If you want to get a fresh perspective on what it means to be a woman apart. You’ve come to the right place. For years, I’ve sprinkled smatterings of inspiration for your inner-bling around the site, and eventually, I was able to solicit other writers to join the WTL team and inspire you to greatness.
That’s what this blog is about. It is an attempt to pull back the curtain of God’s purpose for you, moment by moment, and let you see what it really means to be a woman of God. This blog has never pulled many punches. From day one, I committed to posting things that were unflinchingly transparent, to the point of self-accusal.

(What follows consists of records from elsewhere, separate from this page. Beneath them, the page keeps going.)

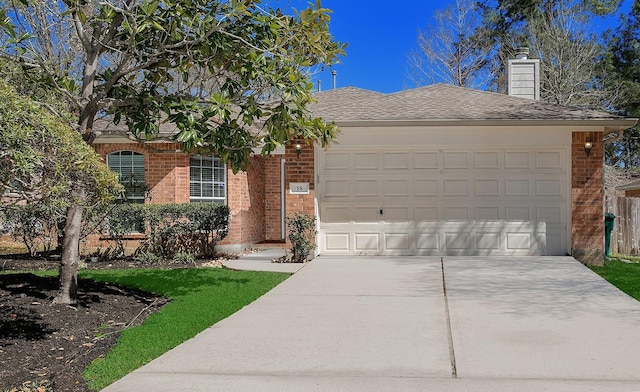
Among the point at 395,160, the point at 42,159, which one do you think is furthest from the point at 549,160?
the point at 42,159

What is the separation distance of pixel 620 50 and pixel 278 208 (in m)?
24.5

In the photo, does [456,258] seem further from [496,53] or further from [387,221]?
[496,53]

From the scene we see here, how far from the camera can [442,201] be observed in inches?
483

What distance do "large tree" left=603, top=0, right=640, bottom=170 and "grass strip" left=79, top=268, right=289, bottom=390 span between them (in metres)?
25.2

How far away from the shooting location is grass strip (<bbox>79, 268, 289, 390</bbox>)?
5168mm

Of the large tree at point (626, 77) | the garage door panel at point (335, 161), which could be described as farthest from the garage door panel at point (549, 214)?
the large tree at point (626, 77)

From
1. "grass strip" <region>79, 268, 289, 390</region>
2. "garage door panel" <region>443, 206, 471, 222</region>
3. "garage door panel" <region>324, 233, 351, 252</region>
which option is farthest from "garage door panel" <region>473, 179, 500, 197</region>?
"grass strip" <region>79, 268, 289, 390</region>

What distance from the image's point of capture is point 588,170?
11.7 m

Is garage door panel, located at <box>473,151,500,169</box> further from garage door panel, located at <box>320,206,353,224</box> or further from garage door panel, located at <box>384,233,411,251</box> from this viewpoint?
garage door panel, located at <box>320,206,353,224</box>

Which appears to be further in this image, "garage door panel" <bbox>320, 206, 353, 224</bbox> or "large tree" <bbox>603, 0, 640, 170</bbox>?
"large tree" <bbox>603, 0, 640, 170</bbox>

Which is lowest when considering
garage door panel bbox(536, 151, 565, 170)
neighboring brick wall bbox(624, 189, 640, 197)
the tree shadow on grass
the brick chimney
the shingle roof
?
the tree shadow on grass

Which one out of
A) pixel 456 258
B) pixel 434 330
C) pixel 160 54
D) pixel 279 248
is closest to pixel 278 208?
pixel 279 248

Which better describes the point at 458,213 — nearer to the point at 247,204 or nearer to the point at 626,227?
the point at 247,204

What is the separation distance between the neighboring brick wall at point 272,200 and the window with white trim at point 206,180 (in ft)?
7.55
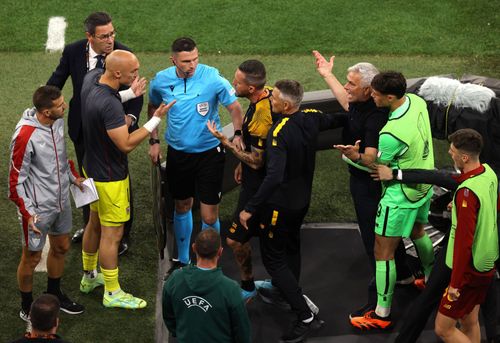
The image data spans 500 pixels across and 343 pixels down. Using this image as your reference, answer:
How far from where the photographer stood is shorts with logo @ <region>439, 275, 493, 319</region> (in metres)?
5.43

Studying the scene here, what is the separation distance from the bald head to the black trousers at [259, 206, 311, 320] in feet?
4.27

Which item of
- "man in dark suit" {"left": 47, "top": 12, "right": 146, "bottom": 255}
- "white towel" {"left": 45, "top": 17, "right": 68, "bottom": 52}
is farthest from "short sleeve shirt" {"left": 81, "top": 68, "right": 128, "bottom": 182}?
"white towel" {"left": 45, "top": 17, "right": 68, "bottom": 52}

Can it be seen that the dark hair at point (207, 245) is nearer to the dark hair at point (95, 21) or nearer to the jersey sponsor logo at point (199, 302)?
the jersey sponsor logo at point (199, 302)

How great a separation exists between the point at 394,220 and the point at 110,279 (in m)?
2.14

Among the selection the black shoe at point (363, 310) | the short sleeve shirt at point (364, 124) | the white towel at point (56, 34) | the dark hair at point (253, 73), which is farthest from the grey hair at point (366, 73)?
the white towel at point (56, 34)

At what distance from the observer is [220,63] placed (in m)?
10.9

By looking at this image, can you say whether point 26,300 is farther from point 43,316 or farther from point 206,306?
point 206,306

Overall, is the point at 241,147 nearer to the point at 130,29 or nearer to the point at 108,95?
the point at 108,95

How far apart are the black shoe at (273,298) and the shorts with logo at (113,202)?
3.90ft

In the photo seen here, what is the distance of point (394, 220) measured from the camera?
234 inches

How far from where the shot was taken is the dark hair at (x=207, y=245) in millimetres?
4668

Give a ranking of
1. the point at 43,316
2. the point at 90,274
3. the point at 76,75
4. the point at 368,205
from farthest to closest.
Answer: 1. the point at 76,75
2. the point at 90,274
3. the point at 368,205
4. the point at 43,316

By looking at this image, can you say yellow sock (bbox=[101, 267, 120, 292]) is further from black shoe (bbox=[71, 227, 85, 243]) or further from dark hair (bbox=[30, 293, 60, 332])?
dark hair (bbox=[30, 293, 60, 332])

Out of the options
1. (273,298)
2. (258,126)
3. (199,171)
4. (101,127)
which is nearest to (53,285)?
(101,127)
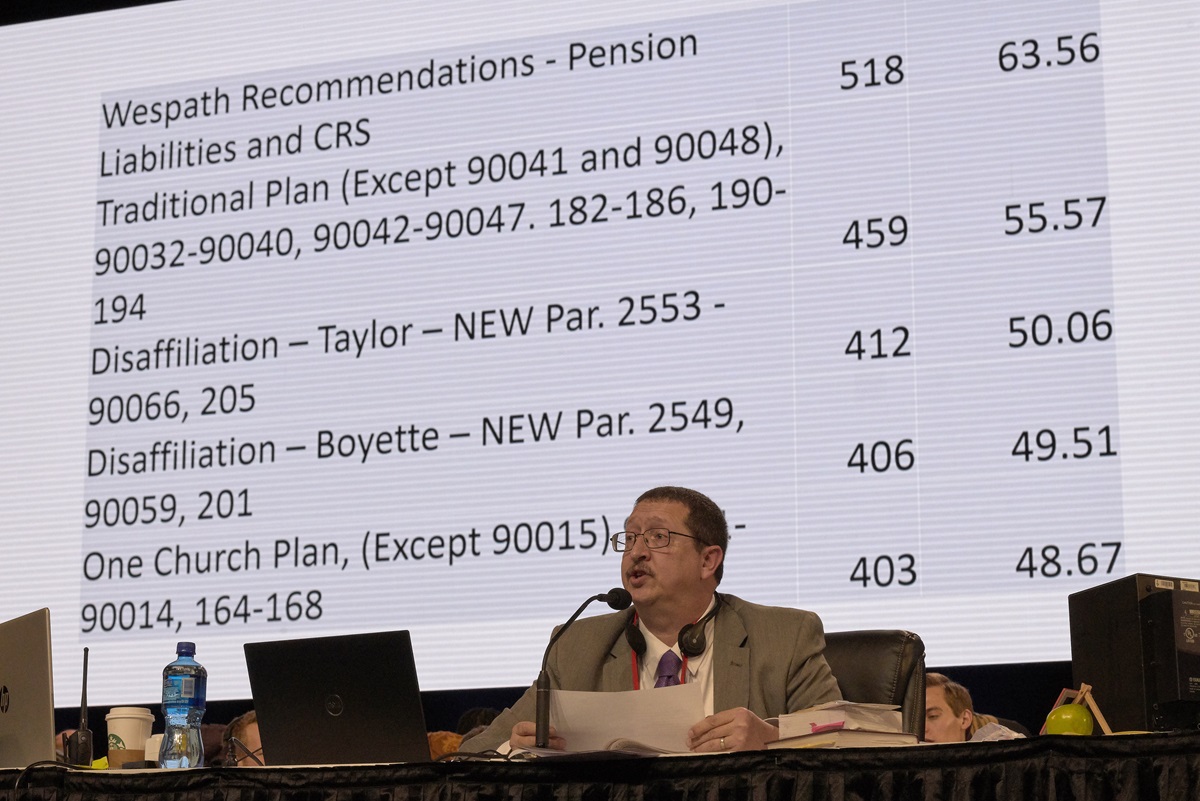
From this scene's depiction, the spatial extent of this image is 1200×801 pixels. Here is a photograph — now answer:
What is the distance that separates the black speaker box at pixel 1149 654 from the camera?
2369mm

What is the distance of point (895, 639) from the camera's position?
2.84m

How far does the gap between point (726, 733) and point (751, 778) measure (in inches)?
A: 8.8

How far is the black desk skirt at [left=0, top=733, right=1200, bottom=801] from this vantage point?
206 centimetres

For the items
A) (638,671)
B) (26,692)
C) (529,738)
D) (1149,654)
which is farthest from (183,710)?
(1149,654)

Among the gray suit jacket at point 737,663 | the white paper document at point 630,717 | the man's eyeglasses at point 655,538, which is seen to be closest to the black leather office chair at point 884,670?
the gray suit jacket at point 737,663

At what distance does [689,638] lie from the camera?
303 cm

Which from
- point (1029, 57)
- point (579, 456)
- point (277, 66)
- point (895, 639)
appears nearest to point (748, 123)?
point (1029, 57)

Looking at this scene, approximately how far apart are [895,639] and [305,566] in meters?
1.94

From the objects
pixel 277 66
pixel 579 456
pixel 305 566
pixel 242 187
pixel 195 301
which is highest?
pixel 277 66

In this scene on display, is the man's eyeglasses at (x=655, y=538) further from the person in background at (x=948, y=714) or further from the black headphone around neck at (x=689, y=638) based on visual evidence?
the person in background at (x=948, y=714)

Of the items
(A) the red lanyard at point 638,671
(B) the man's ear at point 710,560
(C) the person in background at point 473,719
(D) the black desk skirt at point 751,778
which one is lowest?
(C) the person in background at point 473,719

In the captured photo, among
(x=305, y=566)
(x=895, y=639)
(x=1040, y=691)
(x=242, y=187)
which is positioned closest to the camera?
(x=895, y=639)

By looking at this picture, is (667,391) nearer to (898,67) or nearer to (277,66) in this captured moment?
(898,67)

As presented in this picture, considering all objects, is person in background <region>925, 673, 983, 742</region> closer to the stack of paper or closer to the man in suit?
the man in suit
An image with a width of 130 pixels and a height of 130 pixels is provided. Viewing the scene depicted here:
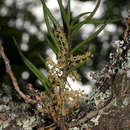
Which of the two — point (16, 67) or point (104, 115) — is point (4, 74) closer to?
point (16, 67)

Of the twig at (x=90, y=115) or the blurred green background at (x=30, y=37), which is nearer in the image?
the twig at (x=90, y=115)

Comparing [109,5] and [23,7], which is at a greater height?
[23,7]

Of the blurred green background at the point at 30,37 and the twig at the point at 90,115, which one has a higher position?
the blurred green background at the point at 30,37

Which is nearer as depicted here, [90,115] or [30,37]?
[90,115]

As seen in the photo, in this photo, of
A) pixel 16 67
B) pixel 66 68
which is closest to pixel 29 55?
pixel 16 67

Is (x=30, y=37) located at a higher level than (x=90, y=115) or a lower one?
higher

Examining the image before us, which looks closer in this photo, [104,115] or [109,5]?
[104,115]

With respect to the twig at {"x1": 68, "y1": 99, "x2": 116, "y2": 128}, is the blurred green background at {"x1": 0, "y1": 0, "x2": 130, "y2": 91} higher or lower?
higher

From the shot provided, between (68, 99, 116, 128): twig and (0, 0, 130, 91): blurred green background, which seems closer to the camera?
(68, 99, 116, 128): twig
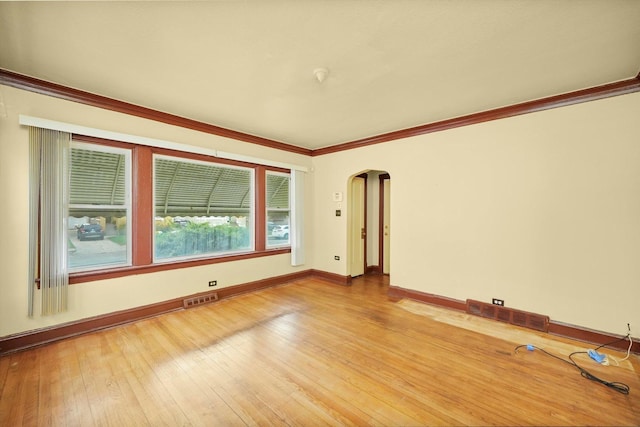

For years, when I ran across some unseemly characteristic I found in myself, I sought God through these personal musings and communicated my findings to you, the readers.
I’ve been absent from the blog a while, but not because the flaws are not there. I see a new blemish everyday. But I’ve been doing a lot of growing both in grace (Thank God) and wisdom. I’ve grown in my profession, in my writing and publications, in my writing voice, in my network of encouragers, in my womanness and convictions, and in my vulnerability to share. Yes, I’ve shared since then, but just not here. Time has not permitted me to put my best effort forward in this space. Time, like it often does, ran away from me, and one of my first loves–this blog, has borne the brunt of that hiatus.
Not to belabor the point; I want to be very clear. What this blog is about now is what it was about in 2008. It is about you. It is about doing all I possibly can to draw you closer to the bosom of God, and to do so without over-spirtualizing, spouting meaningless religiosities, and projecting an unreachable goal of righteousness. I don’t want to make your walk with God seem hard. I want it to be simple; as we’ve done enough to make our lives complex. As I discover more about God through His word and through my relationship with Him, I’ve discovered I have made things harder than they need to be. It wasn’t intentional; but it was unnecessary, the effort I put into keeping it real. Realness, honestly, should take very little effort–the effort comes in clearly communicating what is real to someone else; to communicate it well enough that you can trust what I post is real. Real is still my goal, and I wasn’t interested in coming back to this space, until I could do being real, really well. That time is now. Let’s get back to discovering, Who IS That Lady, really.